In business. In relationships. In life in general. Cultivating an attitude of service rather than a focus on receiving can seem counterintuitive when it comes to making a living but there is immense reward from giving. This does not mean allowing yourself to be taken advantage of, but generosity comes in many forms and we can all do something for nothing without it being detrimental to ourselves. Altruism also improves self-worth, makes life more meaningful and helps us forge deeper relationships which can help us both professionally and personally.
Although compassion and forgiveness are two separate concepts I have put them together here because in order to encourage the growth of both in your life it requires similar qualities.

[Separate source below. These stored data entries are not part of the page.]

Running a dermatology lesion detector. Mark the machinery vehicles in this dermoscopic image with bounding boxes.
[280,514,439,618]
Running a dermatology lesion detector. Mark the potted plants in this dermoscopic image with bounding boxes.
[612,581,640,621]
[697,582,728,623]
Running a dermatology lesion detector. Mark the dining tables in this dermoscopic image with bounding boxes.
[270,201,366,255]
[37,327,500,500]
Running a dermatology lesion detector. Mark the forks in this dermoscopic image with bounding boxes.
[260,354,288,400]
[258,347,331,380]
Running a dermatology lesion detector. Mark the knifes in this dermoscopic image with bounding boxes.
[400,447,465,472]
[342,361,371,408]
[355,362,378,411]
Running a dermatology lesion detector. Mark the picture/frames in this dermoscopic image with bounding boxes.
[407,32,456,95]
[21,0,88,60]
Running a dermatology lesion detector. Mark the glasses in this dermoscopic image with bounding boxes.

In order to be authentically compassionate or forgiving towards others we must be prepared to offer that to ourselves. Both rely on a softening of self, a less judgmental view towards ourselves and a gentleness. By opening our hearts to our own suffering and being accepting of ourselves, our faults, our weaknesses we can then transfer these personal skills to those we come into contact with on a daily basis.
Book Recommendation and Why?
It was very difficult to choose just one! But a book that I think everyone, irrelevant of background, education, profession could take something valuable from is ‘Talk Like Ted’ by Carmine Gallo. It’s pitched as a guide to public speaking, but I would say it’s an inspiration for anyone with an idea that they feel passionate about and are looking for that push to instigate changes and make their idea into a reality. I have read this book multiple times, it’s covered in highlighter (which means it impacted me enough to want to remember it).
It is very much a book that embraces and empowers the individual and whether you are looking for a personal boost to confidence or wish to develop your ideas into making a living, it’s a great motivational tool.
Tell us about what you're doing now?
Leading on from embracing uniqueness, I don’t have an official job title, I’ve simply created a job that supports my beliefs towards the way I feel healthcare needs to go in order to bring about much needed change. With an academic background in Psychology (BSc, MBPsS), Neuroscience (BSc, MRes) and Medicine (Pre-Med/BMedSci) and also as a Yoga Teacher, Personal Trainer, Nutritional Advisor and self-proclaimed Nature enthusiast, I created Fill the Whole to blend traditional healthcare and lifestyle healthcare to bring a whole and coherent, holistic approach to wellbeing. I use a ’10 spoke’ Wheel of Wholeness, adapted for modern life which addresses what I consider to be the most important aspects to work upon to re-connect with the self and use Mindfulness techniques to help people implement the necessary changes needed to cultivate a full and ‘Whole’ life.
Life is pretty busy and exciting at the moment. In addition to offering 1:1 coaching sessions at home in Rutland, I’m currently developing a product that incorporates the full Wheel of Wholeness for those that perhaps can’t commit to 1:1 coaching, something portable that people can refer back to when they need to. This is due to launch in June which also coincides with The Mindful Living Show in London where I will be exhibiting and also taking a speaking role. I will also be speaking at The Om Yoga Show in London later this year.
In the future I hope to move towards working with children and taking my concept into schools. I am passionate about each individual unlocking their potential and would like to reduce as many barriers to this as possible. I believe the change we are all desperate for is absolutely achievable if we work together as a society to generate opportunities for our young people, embrace their uniqueness and resist the temptation to put people in boxes and this is the direction in which I wish to proceed with Fill the Whole.
My general advice, be it for love, life, career, health is primarily re-discover who you are. I believe we are all born whole but over time external influences can make us question who we truly are. Take the time to explore yourself, even if that means tuning out from the world and feeling lost for a while, it’s all a necessary process that eventually will lead to you living the most authentic, free life that you can. Learn to listen to your intuition, it is more powerful than you would ever believe. Find your purpose. We all have one.